Cinema Paradiso
Cinema Paradiso (Nuovo Cinema Paradiso) (1989) (Italy) I think there’s a sort of sweetness meter in my head that I can apply to movies. It’s a bit of a fuzzy line, but I usually know when a movie is not safe for diabetics, which I am (Type II). This movie skates right up to that line but never actually crosses, so it’s okay in my book. I don’t mind sentimentality in a movie, in fact I can quite like it, as long as it doesn’t go overboard.
A famous film director learns of the death of Alfredo, a man who was once very important in his life, and reluctantly returns to his home town in Sicily. Alfredo actually told him, thirty years ago, to never return, that the little town would stunt his growth as an artist.
Alfredo was the projectionist in the local picture show. Salvatore was a movie-mad child who managed to wheedle his way into the heart of the gruff older man. This is all entirely believable. Alfredo is not an ogre, and he quickly takes to the boy. Salvatore learns the projectionist business, and is soon running the big clanky old machine, with its dangerously flammable celluloid film.
At some point the film jams, the film catches fire and spreads rapidly. Salvatore drags the man down the stairs, saving his life, but he is blinded. The theater is refurbished by one of the villagers who won the lottery. When Salvatore returns, the Paradiso is a hulk, about to be demolished.
That is pretty much the plot. Salvatore is played by three actors, as a child, an adolescent, and an adult. The rest is a series of truly magical scenes, as when Alfredo arranges lenses and mirrors to throw the image of a film onto the side of a building. Or when the kid only has one copy of a film that has to be shown in two theaters in two different towns, so someone has to bicycle between the two as each reel ends and a new one is spooled up. Quite funny and touching.
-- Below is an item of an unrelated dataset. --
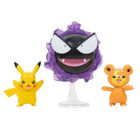 Pokemon, figurki bitewne, pakiet, 3 szt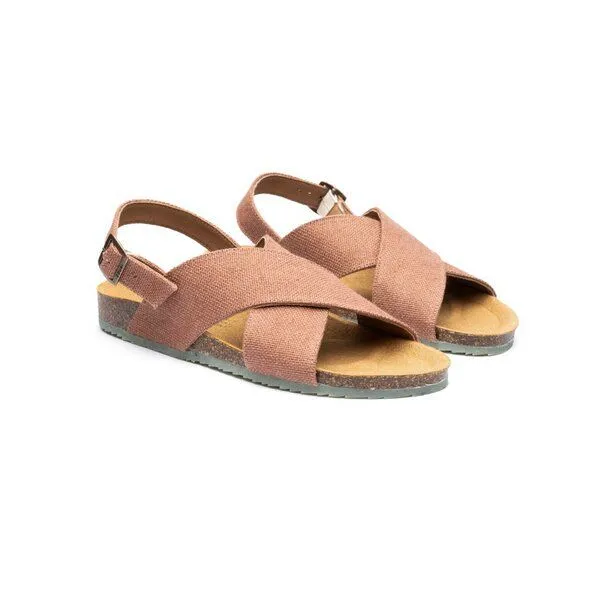 Zouri ZOURI Vegane Sandale Modell: Coral, Rosa (camel), – Produktbild 1 von 3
There is so much more to treasure here. I’m going to reveal the ending, because I don’t think it will hurt anything. But you have been warned …
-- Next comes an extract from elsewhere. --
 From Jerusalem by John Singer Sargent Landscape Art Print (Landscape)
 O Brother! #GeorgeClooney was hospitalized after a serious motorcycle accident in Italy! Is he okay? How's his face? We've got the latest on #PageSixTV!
One of the funniest things is the local priest, who views every film that comes to town, alone. Whenever a couple is kissing on the screen, he looks angry and rings a bell. Alfredo marks the place with a strip of paper, and later goes back and cuts out those scenes. The people aren’t at all happy with it, but they can’t do anything. Then Alfredo leaves a dying gift to Salvatore, a canister of film where all those kissing scenes have been spliced together. The adult Salvatore sits in a dark theater and watches kiss after kiss after kiss, with tears in his eyes. There were tears in my eyes, too. Okay, I’m a sentimental slob, and proud of it.